Fairfield University’s response to Gaelic American Club saving and preserving Irish artifacts from Great Hunger Museum

The Irish Hunger Museum is not only among the most important Irish cultural institutions in the region and nation, but it’s collection is a crucial example of the role of art in rendering the human dimensions of loss, trauma, and the unspeakable. The museum represents and commemorates loss, injustice, and dehumanization. To see the museum survive, to have such a respected institution as the Gaelic American Club involved in its’ stewardship, and to have it located in such a well travelled area as downtown Fairfield is a blessing to us all.

Nels Pearson, PhD
Director, The Humanities Institute

Ancient Order of Hibernians JKF Division 1 Bridgeport, CT

It truly is great news to hear that Quinnipiac University is going to gift the entire collection of Art and artifacts of the Ireland’s Great Hunger Museum to the Fairfield Gaelic American Club. As an Irish American I am proud of our heritage. As President of the Ancient Order of Hibernians JKF division 1, Bridgeport, CT my chest swells with pride that such an important collection will be in Fairfield. “Fair play to ye” and well done.
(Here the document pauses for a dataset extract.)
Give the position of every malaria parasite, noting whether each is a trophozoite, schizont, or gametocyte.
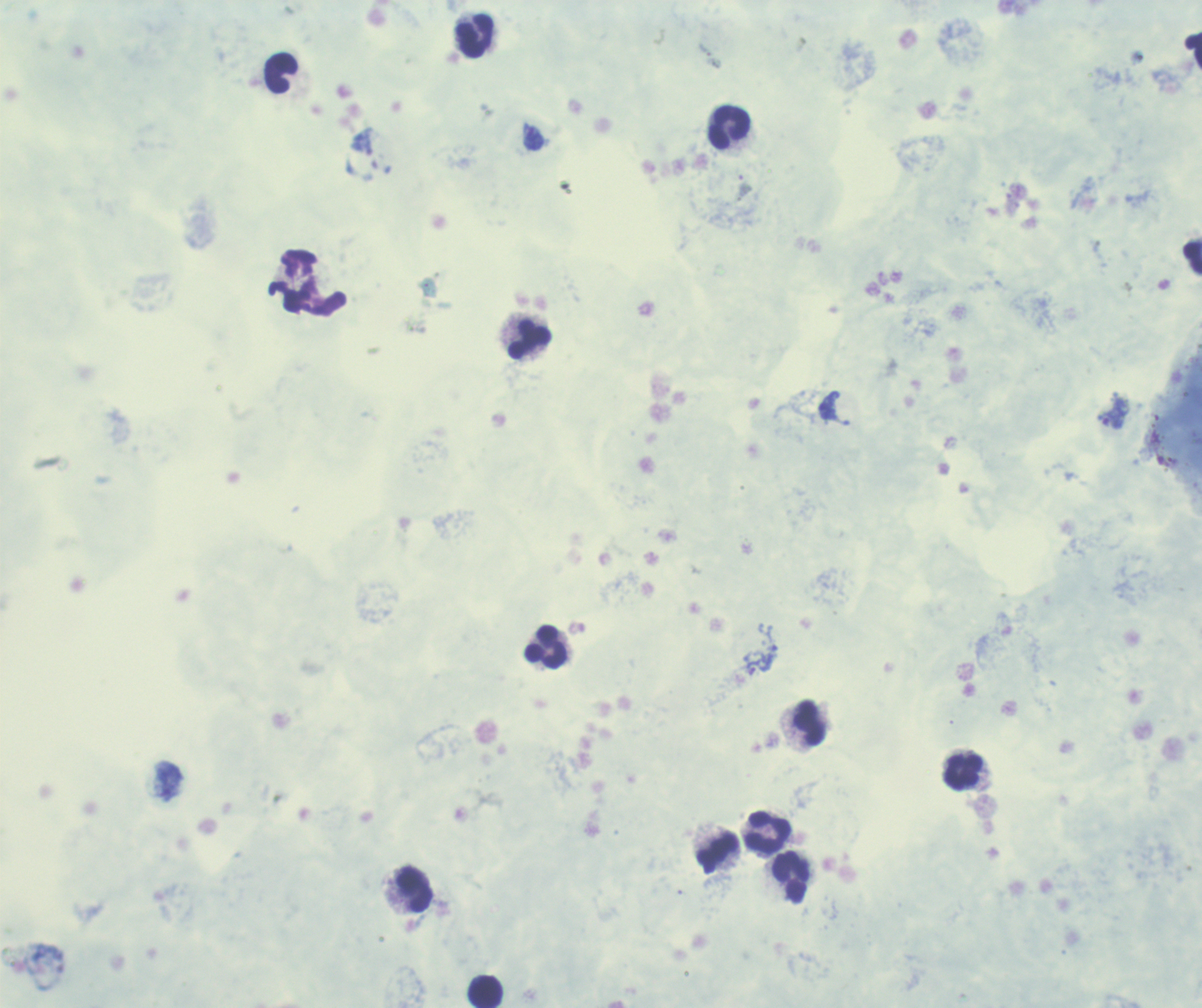
Approximate centers as [x, y] in pixels.
Trophozoites: [533, 137], [829, 405], [1114, 413], [752, 666].
No schizont or gametocyte forms observed.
If there is anything our organization can do to assist in transfer and set up of the collection do not hesitate to reach out to me. I know our membership will be overjoyed and “over the moon”, happy to hear the news when it is public knowledge.

Mark T. Ryan DMD
President
AOH JFK Division 1
Bridgeport CT

View Letter

The Irish-American Community of Connecticut has saved Ireland’s Great Hunger Museum Collection

Ireland’s Great Hunger Collection will be transferred by Quinnipiac University to the Gaelic-American Club of Fairfield. This means that the Collection, which tells a story not only at the heart of Irish identity and history, but also American history, will be in the custody of and shared widely by the Irish-American community of Connecticut.

“In light of the university’s decision not to reopen the museum in Hamden, the Gaelic-American Club is thrilled to have forged a solution that keeps the treasured IGHM collection in Connecticut and safeguarded and shared widely by the Irish-American community,” said Amy O’Shea, a representative from the GAC. The Club’s Vice President John Foley added: “Our intent is to work with Irish and Irish-American community to build a new home for the collection, that will not only allow the collection to thrive, but to grow and become a way for our children to understand who we were, who we are, and even who we could be. Now that a clear path forward has been established for the collection, it is time we unify our collective efforts and all rally around the shared goal of ensuring the future visibility and impact of the collection and the story that it tells.”

The GAC has already begun working with many people who are connected with the collection to create a new vision moving forward. This will include cooperation with various universities who are interested in connecting to their own Irish studies programs. The aim is to provide educational opportunities to many institutions to provide a deeper understanding of the causes and consequences of the Great Hunger in Ireland, and by extension, the pressing issues of food security and migration more globally.

The Collection will also be accessible to the public as well as various civic and cultural groups from around the world.

As part of the GAC’s plans, the museum will sit within the Fairfield Historic District, alongside other local museums and the downtown shopping district, and within walking distance of the headquarters.

It is cause for great celebration that the Great Hunger Collection will not remain shuttered; that this remarkable and terrible part of the story of Ireland will once again be shared and understood alongside the equally remarkable and brilliant paths that Irish people – many of whom became Irish Americans – have forged. We thank you for your support and interest in this project that we can all share.